## DATA FOR THE TASK
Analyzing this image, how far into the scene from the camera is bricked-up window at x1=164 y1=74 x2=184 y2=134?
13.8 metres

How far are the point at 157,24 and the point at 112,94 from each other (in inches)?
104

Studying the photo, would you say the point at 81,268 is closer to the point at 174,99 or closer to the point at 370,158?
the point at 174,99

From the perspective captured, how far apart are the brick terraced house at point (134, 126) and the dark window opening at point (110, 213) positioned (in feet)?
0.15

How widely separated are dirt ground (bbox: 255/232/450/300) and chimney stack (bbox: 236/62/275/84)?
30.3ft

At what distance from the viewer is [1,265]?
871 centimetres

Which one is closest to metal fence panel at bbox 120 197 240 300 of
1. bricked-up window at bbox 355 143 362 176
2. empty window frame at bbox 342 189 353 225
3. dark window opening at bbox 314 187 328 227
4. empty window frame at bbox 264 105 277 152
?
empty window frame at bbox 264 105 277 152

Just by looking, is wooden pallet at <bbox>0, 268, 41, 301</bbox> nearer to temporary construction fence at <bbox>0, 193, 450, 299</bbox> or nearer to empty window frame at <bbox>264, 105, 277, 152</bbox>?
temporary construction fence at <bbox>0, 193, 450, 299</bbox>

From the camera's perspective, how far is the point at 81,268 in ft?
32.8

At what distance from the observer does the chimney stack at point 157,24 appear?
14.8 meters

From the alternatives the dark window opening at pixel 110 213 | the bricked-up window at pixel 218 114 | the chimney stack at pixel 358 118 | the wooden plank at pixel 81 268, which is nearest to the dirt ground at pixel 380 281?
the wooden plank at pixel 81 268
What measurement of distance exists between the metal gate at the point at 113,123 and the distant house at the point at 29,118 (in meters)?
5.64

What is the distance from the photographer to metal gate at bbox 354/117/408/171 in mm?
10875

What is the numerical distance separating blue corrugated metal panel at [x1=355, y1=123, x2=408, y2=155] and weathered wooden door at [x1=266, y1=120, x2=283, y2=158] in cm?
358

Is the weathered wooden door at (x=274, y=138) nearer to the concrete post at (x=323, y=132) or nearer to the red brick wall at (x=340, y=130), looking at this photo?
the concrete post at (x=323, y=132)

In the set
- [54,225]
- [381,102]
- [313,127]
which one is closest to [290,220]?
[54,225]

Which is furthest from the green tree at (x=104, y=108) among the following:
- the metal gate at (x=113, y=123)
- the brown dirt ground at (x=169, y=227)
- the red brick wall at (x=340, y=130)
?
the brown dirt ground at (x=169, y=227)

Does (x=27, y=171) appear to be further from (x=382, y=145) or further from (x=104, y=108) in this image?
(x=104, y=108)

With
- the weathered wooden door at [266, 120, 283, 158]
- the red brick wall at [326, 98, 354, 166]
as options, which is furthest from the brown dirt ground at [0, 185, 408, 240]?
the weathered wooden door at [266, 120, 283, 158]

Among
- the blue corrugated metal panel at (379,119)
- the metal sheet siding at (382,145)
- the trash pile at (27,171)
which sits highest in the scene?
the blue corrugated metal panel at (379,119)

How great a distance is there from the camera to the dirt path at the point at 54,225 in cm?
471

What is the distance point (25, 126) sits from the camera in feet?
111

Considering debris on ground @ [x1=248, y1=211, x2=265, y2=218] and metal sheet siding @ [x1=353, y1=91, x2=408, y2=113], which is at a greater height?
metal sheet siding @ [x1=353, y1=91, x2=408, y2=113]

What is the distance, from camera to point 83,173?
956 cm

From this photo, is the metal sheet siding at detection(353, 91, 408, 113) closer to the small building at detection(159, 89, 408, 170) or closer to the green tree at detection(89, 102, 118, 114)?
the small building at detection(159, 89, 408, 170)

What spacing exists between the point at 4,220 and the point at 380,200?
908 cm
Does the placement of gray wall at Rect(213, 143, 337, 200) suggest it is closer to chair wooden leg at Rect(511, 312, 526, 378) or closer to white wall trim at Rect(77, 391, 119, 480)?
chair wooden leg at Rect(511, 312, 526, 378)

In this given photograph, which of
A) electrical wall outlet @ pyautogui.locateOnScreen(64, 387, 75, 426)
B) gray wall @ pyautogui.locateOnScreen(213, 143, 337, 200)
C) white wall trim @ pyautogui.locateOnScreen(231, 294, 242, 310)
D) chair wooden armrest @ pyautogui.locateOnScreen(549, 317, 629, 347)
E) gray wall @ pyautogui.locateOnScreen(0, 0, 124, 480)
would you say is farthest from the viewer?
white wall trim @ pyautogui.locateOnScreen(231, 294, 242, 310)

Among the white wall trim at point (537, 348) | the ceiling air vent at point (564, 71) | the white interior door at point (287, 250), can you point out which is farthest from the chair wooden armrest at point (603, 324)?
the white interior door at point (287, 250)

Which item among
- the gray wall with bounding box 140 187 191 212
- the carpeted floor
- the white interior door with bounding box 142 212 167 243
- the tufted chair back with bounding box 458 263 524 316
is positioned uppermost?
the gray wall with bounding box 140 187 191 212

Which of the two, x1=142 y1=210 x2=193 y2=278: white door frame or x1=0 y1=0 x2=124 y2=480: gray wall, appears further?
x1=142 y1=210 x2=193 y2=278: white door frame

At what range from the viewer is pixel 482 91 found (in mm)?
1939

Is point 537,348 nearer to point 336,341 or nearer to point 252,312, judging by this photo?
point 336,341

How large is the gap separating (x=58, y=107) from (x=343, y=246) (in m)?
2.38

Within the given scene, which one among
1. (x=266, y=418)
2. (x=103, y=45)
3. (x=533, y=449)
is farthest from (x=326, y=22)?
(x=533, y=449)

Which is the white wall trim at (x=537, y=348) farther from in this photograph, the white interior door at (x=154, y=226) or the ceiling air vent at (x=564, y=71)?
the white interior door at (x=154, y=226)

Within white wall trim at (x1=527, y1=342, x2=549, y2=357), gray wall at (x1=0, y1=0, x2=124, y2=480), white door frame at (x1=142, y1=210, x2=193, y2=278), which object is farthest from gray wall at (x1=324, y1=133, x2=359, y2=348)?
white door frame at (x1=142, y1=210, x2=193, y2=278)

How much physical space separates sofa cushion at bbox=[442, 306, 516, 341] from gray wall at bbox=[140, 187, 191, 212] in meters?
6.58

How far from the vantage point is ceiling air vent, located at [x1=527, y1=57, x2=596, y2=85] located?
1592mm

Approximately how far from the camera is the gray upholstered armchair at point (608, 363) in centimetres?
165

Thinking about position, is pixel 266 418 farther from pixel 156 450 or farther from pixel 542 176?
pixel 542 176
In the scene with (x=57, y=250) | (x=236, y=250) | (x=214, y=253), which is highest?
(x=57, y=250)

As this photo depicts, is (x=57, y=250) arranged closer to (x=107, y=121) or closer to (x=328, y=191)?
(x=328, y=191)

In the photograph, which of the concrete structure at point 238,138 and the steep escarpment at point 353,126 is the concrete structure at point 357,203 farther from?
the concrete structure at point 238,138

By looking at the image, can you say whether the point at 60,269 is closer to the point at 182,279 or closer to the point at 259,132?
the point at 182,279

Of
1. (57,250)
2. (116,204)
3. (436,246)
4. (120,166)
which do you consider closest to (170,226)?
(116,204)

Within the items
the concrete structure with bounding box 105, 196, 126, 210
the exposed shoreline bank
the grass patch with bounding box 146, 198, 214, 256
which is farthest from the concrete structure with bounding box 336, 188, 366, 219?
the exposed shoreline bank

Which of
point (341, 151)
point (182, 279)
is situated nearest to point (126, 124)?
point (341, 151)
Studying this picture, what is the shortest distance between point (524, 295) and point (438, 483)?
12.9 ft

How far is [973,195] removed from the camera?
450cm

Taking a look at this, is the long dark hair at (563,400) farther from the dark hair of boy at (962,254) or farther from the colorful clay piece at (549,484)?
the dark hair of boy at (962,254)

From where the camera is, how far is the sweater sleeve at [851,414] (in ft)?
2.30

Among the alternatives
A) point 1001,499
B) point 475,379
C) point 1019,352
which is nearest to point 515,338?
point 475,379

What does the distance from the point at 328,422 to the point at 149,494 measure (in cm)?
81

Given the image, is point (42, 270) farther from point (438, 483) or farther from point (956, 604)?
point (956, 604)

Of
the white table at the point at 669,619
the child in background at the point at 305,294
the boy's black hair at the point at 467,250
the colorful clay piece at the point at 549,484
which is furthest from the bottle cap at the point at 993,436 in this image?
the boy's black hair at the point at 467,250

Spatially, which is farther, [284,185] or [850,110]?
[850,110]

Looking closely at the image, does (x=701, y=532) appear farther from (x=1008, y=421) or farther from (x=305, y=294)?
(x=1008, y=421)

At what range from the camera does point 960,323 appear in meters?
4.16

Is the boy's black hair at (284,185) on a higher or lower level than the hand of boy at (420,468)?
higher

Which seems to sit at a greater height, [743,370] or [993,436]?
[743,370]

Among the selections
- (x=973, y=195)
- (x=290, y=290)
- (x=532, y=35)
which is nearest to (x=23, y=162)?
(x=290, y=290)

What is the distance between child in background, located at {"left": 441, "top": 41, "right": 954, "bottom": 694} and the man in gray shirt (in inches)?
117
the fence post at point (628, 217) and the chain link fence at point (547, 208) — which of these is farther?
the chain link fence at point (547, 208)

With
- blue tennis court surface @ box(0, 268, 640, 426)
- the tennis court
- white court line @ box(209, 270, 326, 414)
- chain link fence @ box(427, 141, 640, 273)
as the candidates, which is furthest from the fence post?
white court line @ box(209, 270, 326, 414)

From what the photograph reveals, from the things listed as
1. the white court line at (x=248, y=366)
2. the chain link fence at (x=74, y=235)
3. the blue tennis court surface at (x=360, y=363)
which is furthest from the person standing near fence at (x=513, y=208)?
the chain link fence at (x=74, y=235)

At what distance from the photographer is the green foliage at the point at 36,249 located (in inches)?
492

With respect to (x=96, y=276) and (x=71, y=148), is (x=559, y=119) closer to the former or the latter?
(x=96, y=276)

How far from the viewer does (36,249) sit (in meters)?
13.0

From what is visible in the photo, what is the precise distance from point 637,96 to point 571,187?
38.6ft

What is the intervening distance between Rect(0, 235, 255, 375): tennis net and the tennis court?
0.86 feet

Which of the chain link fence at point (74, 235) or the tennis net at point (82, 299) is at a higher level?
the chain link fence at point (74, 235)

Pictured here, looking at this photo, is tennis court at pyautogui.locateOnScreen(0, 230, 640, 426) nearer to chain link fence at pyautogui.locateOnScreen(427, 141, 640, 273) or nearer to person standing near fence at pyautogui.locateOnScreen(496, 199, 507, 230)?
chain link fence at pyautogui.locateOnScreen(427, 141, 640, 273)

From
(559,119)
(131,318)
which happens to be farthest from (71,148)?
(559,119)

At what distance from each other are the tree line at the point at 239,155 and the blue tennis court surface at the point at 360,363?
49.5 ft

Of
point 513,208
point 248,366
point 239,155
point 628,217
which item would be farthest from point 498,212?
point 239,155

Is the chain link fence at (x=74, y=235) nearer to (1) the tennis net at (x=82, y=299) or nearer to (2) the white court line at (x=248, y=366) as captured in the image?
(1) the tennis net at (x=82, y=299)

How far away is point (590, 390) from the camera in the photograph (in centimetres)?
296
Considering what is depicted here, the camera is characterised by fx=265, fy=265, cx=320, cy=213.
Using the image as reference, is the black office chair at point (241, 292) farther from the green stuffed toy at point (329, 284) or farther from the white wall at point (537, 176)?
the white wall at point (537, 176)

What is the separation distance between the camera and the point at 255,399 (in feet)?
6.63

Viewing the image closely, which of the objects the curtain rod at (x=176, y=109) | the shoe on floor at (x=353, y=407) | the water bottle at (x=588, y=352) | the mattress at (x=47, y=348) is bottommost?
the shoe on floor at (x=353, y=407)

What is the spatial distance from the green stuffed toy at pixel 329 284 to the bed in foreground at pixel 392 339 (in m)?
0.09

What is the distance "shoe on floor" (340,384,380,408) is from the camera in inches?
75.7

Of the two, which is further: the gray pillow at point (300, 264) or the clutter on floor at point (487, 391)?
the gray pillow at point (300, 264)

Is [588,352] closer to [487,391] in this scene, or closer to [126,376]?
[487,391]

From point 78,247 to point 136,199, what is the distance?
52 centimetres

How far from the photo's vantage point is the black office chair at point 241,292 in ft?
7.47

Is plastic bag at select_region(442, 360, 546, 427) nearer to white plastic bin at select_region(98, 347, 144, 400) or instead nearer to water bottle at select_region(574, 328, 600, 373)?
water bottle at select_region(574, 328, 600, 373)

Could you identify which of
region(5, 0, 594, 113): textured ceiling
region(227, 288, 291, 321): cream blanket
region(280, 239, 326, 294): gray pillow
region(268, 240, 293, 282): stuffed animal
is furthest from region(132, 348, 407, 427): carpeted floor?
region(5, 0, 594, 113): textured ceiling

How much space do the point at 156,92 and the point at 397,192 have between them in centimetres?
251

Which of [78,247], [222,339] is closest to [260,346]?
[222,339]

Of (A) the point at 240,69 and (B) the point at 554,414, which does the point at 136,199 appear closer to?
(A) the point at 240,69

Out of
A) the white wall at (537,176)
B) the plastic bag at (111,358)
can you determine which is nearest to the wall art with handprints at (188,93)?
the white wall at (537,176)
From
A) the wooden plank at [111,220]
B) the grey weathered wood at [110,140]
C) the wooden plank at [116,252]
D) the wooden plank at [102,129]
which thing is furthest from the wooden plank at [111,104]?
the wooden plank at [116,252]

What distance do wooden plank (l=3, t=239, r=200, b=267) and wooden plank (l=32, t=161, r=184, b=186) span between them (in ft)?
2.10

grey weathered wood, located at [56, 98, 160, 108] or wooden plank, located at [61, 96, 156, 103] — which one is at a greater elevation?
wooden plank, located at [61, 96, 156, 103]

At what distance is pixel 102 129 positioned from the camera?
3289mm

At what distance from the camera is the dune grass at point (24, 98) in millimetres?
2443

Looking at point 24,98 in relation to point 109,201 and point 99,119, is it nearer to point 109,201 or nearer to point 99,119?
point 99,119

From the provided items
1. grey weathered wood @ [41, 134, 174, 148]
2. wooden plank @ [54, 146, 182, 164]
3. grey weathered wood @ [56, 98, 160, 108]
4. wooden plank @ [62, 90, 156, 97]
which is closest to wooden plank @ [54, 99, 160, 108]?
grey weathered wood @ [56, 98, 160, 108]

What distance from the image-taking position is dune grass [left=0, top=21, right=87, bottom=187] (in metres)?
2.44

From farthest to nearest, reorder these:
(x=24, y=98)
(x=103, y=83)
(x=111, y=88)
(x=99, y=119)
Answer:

## EXERCISE BRIEF
Reproduce, word for word, the stretch of the records from their first line through the line that contains "871 centimetres", including that line.

## RESULT
Analyzing this image, how far into the scene from the camera is bricked-up window at x1=164 y1=74 x2=184 y2=134?
13.8 metres

How far are the point at 157,24 and the point at 112,94 from each other (in inches)?
104

Studying the photo, would you say the point at 81,268 is closer to the point at 174,99 or closer to the point at 370,158?
the point at 174,99

From the perspective captured, how far apart are the brick terraced house at point (134, 126) and the dark window opening at point (110, 213) positioned (in feet)?
0.15

How widely separated are dirt ground (bbox: 255/232/450/300) and chimney stack (bbox: 236/62/275/84)?
30.3ft

At what distance from the viewer is [1,265]?
871 centimetres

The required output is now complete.